* [Exercise task]:
Quote everything from the line containing "Is the weathered" down to the end of the data below, word for word.

* [Input rows]:

►

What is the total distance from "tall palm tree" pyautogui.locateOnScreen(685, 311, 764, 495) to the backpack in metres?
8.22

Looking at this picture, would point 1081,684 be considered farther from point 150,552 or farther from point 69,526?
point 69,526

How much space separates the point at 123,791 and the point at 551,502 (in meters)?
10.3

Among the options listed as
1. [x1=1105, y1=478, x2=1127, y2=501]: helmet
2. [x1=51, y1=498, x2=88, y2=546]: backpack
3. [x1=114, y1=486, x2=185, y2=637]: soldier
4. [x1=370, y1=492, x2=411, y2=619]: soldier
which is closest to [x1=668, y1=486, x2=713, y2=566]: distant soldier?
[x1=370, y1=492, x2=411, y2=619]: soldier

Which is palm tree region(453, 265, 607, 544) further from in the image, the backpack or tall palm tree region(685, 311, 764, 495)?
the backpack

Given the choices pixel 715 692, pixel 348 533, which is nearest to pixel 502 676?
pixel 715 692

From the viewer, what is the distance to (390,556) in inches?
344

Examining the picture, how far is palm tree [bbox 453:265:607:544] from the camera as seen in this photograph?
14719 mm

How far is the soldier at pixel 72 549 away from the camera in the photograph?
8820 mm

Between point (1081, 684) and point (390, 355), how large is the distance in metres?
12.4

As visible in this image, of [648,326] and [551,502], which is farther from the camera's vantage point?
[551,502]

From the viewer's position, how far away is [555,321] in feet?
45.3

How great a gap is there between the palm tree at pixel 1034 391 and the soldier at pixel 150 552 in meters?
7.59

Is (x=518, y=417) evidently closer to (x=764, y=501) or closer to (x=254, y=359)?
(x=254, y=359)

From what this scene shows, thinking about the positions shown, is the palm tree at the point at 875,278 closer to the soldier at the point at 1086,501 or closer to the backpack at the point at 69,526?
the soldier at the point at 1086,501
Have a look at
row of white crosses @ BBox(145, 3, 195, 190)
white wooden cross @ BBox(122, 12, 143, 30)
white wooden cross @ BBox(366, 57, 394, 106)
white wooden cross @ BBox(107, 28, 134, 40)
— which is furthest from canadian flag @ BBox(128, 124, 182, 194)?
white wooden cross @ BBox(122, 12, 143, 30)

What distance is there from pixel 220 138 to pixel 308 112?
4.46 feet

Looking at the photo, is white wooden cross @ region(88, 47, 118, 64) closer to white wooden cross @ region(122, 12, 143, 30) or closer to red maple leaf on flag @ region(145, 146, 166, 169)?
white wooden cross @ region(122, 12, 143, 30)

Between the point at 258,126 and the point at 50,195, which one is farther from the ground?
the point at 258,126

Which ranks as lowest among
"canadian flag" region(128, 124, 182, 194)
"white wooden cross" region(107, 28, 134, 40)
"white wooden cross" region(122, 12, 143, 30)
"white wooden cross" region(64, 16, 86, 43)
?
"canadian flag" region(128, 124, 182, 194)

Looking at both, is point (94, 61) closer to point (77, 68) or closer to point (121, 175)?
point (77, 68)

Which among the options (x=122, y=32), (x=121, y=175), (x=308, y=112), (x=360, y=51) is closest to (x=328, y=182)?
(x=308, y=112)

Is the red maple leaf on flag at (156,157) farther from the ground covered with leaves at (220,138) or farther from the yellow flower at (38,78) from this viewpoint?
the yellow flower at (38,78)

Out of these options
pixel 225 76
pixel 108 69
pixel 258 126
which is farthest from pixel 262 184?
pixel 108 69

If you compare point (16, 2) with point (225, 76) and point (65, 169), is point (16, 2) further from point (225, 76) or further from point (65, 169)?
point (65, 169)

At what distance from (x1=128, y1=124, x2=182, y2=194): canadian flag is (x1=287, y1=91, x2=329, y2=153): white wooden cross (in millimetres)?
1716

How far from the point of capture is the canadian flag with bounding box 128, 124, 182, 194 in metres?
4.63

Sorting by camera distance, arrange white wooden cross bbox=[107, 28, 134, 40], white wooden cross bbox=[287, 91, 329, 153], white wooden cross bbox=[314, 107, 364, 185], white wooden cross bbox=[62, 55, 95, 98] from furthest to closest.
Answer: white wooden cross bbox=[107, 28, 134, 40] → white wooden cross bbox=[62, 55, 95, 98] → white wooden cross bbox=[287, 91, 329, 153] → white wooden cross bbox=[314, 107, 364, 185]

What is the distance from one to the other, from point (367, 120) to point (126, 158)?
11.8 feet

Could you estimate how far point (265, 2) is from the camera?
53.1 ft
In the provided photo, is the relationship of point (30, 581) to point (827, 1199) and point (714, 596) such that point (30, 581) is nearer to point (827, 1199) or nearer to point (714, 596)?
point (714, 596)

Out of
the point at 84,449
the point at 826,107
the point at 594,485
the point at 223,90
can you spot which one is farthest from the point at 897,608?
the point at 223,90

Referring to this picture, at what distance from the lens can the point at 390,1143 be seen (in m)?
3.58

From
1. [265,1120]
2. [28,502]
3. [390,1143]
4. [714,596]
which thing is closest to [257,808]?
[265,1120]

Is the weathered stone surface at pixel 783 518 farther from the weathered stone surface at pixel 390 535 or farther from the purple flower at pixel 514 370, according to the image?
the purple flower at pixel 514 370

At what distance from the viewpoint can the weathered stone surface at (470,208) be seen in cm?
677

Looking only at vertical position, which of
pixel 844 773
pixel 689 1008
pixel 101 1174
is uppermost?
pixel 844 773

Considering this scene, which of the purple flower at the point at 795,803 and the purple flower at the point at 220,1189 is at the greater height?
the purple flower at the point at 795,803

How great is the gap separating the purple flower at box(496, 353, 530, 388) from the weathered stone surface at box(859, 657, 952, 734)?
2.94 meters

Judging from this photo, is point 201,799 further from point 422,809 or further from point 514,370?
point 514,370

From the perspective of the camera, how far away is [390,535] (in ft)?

◄

* [Worked solution]:
Is the weathered stone surface at pixel 783 518 farther from the weathered stone surface at pixel 390 535 or farther from the purple flower at pixel 514 370, according to the image?
the purple flower at pixel 514 370

At what distance from the viewpoint can the weathered stone surface at (470,208) be seen in cm?
677

Looking only at vertical position, which of
pixel 844 773
pixel 689 1008
pixel 101 1174
is uppermost?
pixel 844 773

Considering this scene, which of the purple flower at the point at 795,803 and the purple flower at the point at 220,1189 is at the greater height?
the purple flower at the point at 795,803

How great is the gap separating the purple flower at box(496, 353, 530, 388) from the weathered stone surface at box(859, 657, 952, 734)?
2.94 meters

Judging from this photo, is point 201,799 further from point 422,809 or further from point 514,370?
point 514,370

From the perspective of the camera, how far away is [390,535] (in ft)?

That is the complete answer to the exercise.